At our third and most recent meeting, the NLA Hospitality Special Interest Group gathered for a behind-the-scenes tour of a recently completed hotel scheme that has adopted an alternative model for targeting longer stays. The visit offered a valuable opportunity to explore how this growing brand is translating its hybrid hospitality model into a complex redevelopment, consolidating multiple existing buildings (including several listed assets) into a single connected destination.
Delivered under a Traditional JCT contract, the scheme represents a significant investment and builds upon design standards established across the brand’s earlier projects. The approach is evolutionary rather than replicative, retaining the core brand DNA while adapting to the constraints and opportunities presented by the existing fabric. The architectural challenge alone is considerable: stitching together buildings of varying age and condition, preserving listed elements, and rationalising circulation to create a coherent operational whole.

*TASKS TO PERFORM*
A – List each part of the architectural challenge named in the hotel tour passage.
B – Answer these questions from the hotel tour passage, one per line:
(i) Which of the group's meetings included this tour?
(ii) What are the multiple existing buildings being consolidated into?
(iii) Under what type of contract was the scheme delivered?

*DATA RECORDS*
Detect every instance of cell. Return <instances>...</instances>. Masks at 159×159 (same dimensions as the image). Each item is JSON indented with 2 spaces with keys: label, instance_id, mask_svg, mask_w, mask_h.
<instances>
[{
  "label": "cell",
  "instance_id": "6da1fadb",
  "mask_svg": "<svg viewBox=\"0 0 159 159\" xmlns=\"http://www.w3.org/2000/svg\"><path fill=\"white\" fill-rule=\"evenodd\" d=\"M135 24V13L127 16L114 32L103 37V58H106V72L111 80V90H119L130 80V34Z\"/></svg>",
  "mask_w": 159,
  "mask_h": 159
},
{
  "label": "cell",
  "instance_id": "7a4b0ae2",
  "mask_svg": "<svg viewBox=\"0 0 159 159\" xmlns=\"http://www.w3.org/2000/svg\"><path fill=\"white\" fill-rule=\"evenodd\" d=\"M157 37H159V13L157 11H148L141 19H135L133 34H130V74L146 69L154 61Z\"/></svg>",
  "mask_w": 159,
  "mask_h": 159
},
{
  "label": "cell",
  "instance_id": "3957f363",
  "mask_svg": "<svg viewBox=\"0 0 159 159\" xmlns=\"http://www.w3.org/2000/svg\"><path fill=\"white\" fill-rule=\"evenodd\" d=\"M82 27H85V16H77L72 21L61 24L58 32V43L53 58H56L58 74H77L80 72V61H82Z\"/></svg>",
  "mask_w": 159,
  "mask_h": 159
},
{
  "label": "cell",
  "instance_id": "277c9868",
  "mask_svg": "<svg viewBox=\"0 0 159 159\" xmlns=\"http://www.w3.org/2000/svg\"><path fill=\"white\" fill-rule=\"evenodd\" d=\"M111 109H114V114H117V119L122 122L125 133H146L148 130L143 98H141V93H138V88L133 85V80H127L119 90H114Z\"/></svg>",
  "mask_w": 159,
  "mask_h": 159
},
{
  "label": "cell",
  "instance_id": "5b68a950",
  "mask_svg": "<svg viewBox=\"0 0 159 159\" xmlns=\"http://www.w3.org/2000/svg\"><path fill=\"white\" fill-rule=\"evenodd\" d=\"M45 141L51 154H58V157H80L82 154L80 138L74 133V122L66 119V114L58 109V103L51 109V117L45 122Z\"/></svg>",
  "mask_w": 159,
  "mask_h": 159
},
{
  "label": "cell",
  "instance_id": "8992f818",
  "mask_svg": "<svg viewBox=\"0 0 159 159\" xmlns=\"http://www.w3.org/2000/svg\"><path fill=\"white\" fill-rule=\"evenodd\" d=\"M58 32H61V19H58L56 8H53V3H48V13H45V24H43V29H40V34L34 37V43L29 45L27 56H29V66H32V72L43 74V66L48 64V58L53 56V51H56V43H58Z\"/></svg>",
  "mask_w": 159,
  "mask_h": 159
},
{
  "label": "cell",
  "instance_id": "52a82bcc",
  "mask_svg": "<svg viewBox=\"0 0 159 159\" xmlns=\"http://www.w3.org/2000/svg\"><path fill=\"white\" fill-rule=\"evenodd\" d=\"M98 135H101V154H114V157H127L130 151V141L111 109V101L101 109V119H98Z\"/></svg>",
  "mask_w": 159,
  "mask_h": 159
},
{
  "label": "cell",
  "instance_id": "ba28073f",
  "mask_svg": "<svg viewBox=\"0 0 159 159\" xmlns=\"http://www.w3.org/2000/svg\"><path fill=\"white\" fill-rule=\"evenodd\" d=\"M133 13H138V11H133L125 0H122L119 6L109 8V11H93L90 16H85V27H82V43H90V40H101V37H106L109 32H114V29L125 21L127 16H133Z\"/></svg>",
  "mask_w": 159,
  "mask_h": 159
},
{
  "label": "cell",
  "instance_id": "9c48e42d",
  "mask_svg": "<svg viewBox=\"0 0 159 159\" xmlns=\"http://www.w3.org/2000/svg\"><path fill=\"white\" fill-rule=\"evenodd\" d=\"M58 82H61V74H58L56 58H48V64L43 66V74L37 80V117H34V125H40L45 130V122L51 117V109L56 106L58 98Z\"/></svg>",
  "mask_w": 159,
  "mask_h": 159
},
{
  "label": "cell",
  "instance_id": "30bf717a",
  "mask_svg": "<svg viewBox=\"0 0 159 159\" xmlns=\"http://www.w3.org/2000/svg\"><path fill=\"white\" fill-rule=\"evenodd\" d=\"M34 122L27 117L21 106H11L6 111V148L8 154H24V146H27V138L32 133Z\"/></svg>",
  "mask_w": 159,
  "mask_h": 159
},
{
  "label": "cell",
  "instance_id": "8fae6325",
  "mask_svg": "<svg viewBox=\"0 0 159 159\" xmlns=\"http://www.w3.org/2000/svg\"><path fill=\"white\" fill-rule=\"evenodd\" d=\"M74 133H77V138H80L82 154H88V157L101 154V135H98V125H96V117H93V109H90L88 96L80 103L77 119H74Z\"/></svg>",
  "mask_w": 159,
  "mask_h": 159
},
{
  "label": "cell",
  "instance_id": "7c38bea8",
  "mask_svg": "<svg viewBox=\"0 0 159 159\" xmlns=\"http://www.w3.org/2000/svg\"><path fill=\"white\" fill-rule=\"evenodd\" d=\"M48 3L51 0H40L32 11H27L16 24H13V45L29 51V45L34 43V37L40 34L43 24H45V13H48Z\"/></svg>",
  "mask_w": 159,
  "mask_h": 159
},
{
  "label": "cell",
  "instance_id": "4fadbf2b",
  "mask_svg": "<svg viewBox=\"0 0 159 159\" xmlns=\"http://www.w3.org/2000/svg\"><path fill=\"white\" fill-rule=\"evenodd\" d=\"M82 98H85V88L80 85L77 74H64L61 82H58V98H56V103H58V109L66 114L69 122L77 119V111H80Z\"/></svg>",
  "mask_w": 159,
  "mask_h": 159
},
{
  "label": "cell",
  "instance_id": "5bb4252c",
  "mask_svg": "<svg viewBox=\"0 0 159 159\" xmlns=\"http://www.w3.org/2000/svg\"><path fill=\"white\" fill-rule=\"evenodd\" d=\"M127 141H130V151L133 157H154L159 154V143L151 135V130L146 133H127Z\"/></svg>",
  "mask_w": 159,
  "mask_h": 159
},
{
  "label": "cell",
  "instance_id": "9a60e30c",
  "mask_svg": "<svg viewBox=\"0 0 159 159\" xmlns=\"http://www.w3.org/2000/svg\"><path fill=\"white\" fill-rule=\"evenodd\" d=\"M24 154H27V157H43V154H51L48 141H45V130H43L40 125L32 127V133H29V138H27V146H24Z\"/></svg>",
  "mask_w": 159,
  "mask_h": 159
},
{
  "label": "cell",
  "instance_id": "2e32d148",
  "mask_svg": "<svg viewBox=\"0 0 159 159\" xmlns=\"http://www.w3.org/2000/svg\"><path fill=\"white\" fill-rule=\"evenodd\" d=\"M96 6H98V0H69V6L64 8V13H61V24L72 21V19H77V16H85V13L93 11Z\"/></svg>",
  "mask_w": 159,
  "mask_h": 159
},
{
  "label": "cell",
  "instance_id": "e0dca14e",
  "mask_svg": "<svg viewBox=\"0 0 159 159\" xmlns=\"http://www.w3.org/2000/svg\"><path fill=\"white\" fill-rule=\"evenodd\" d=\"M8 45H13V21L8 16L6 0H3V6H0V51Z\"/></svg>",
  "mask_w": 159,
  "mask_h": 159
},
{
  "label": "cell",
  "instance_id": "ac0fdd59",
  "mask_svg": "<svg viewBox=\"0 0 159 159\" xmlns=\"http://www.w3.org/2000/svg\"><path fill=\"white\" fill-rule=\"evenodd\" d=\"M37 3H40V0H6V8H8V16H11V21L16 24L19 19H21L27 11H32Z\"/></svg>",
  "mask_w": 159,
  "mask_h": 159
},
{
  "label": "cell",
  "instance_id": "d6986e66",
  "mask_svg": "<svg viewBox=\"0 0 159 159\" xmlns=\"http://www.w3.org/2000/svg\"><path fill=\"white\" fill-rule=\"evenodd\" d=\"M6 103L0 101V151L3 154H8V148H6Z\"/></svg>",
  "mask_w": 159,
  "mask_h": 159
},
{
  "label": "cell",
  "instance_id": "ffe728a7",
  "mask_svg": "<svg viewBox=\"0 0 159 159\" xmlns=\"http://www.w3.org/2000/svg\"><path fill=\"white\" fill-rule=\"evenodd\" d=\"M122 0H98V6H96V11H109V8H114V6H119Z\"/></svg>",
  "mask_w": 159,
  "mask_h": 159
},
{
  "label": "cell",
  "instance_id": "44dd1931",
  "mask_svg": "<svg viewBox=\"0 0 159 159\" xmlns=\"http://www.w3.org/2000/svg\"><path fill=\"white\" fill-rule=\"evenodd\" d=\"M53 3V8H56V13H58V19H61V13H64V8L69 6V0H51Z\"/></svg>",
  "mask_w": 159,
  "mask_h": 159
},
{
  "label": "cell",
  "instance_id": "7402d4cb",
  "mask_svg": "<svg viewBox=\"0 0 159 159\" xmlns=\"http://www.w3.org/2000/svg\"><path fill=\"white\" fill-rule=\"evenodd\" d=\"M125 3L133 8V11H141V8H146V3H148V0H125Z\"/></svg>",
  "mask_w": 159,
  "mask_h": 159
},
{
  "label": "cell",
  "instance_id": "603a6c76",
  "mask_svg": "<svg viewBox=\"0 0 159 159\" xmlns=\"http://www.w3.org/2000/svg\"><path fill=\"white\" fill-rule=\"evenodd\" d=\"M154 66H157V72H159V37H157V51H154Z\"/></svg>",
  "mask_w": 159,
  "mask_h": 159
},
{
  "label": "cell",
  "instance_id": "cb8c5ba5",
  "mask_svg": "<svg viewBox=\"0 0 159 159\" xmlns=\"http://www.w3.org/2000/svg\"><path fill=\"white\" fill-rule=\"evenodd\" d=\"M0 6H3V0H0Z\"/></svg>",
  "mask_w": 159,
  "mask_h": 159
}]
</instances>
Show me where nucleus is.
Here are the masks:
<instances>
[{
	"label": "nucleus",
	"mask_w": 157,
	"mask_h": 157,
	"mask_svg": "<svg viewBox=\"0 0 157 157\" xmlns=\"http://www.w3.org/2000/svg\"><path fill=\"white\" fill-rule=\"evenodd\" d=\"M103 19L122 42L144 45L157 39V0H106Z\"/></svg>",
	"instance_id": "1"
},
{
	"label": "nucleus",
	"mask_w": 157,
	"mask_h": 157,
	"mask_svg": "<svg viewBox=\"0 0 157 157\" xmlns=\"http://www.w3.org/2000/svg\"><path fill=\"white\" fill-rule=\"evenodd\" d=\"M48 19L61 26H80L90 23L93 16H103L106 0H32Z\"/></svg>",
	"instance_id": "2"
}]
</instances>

*TASK-BY-TASK RESULTS*
A –
- Stitching together buildings of varying age and condition
- Preserving listed elements
- Rationalising circulation to create a coherent operational whole

B –
(i) The third and most recent meeting
(ii) A single connected destination
(iii) A Traditional JCT contract